• Исходный текст
<<<<
Литмир - Электронная Библиотека

Я: Ты, хоть, уточни, что имеется ввиду, что любима не мастурбация, а пример с мастурбацией. Потому что на ней действительно все очень наглядно. Если буквально соблюдать полный запрет на мастурбацию, как это предписывает православная мораль, такое воздержание мешает социальной жизни. Например, сложно работать в женском коллективе. Вместо того, чтобы выполнять какую-то работу, все силы будут уходить на борьбу с блудным грехом, ограждение себя от различных помыслов, впечатлений, контроль питания и т.д. и т.п.

Очень сложно будет завязывать отношения с девушкой. Ведь даже самый целомудренный вариант, когда первый секс происходит после свадьбы, по негласной житейской морали, подразумевает, что люди до свадьбы целуются, обжимаются, а потом, приходя домой, фантазируют о сексе друг с другом и мастурбируют. Такое «целомудрие» дается, в общем, легко. Если же мастурбировать нельзя, то проще свести общение с противоположным полом к минимуму и уединенно жить в целибате. А исходя из представления о бесконечном аде, целибат вообще разумнее. Потому что семейное счастье – вещь сомнительная и преходящая, а вот из ада, в который вполне вероятно попасть за рукоблудие, избавления не будет.
>>>>
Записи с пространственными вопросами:
<<<<
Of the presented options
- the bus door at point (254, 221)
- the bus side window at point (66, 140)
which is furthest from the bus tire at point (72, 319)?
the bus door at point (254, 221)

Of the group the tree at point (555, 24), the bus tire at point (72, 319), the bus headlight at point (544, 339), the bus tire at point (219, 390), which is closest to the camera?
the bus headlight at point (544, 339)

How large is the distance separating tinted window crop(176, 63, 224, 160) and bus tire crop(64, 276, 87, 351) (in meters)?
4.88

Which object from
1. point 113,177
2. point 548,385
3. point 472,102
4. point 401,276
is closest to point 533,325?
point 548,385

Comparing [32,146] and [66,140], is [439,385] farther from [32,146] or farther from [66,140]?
>>>>
• Задания к упражнению
[a] Соответствуют ли тексту о воздержании следующие утверждения? (i) Полный запрет на мастурбацию мешает социальной жизни. (ii) Семейное счастье названо вещью надежной и вечной. (iii) Если мастурбировать нельзя, проще свести общение с противоположным полом к минимуму. Для каждого утверждения ответьте «да» или «нет» и приведите решающие слова из текста.
[b] Пожалуйста, выведите отрывок из текста о воздержании: начните со слов «Очень сложно будет» и остановитесь после слов «избавления не будет.».

• Ответы к заданиям
[a]
(i) Да: «такое воздержание мешает социальной жизни».
(ii) Нет: «семейное счастье – вещь сомнительная и преходящая».
(iii) Да: «Если же мастурбировать нельзя, то проще свести общение с противоположным полом к минимуму».

[b]
Очень сложно будет завязывать отношения с девушкой. Ведь даже самый целомудренный вариант, когда первый секс происходит после свадьбы, по негласной житейской морали, подразумевает, что люди до свадьбы целуются, обжимаются, а потом, приходя домой, фантазируют о сексе друг с другом и мастурбируют. Такое «целомудрие» дается, в общем, легко. Если же мастурбировать нельзя, то проще свести общение с противоположным полом к минимуму и уединенно жить в целибате. А исходя из представления о бесконечном аде, целибат вообще разумнее. Потому что семейное счастье – вещь сомнительная и преходящая, а вот из ада, в который вполне вероятно попасть за рукоблудие, избавления не будет.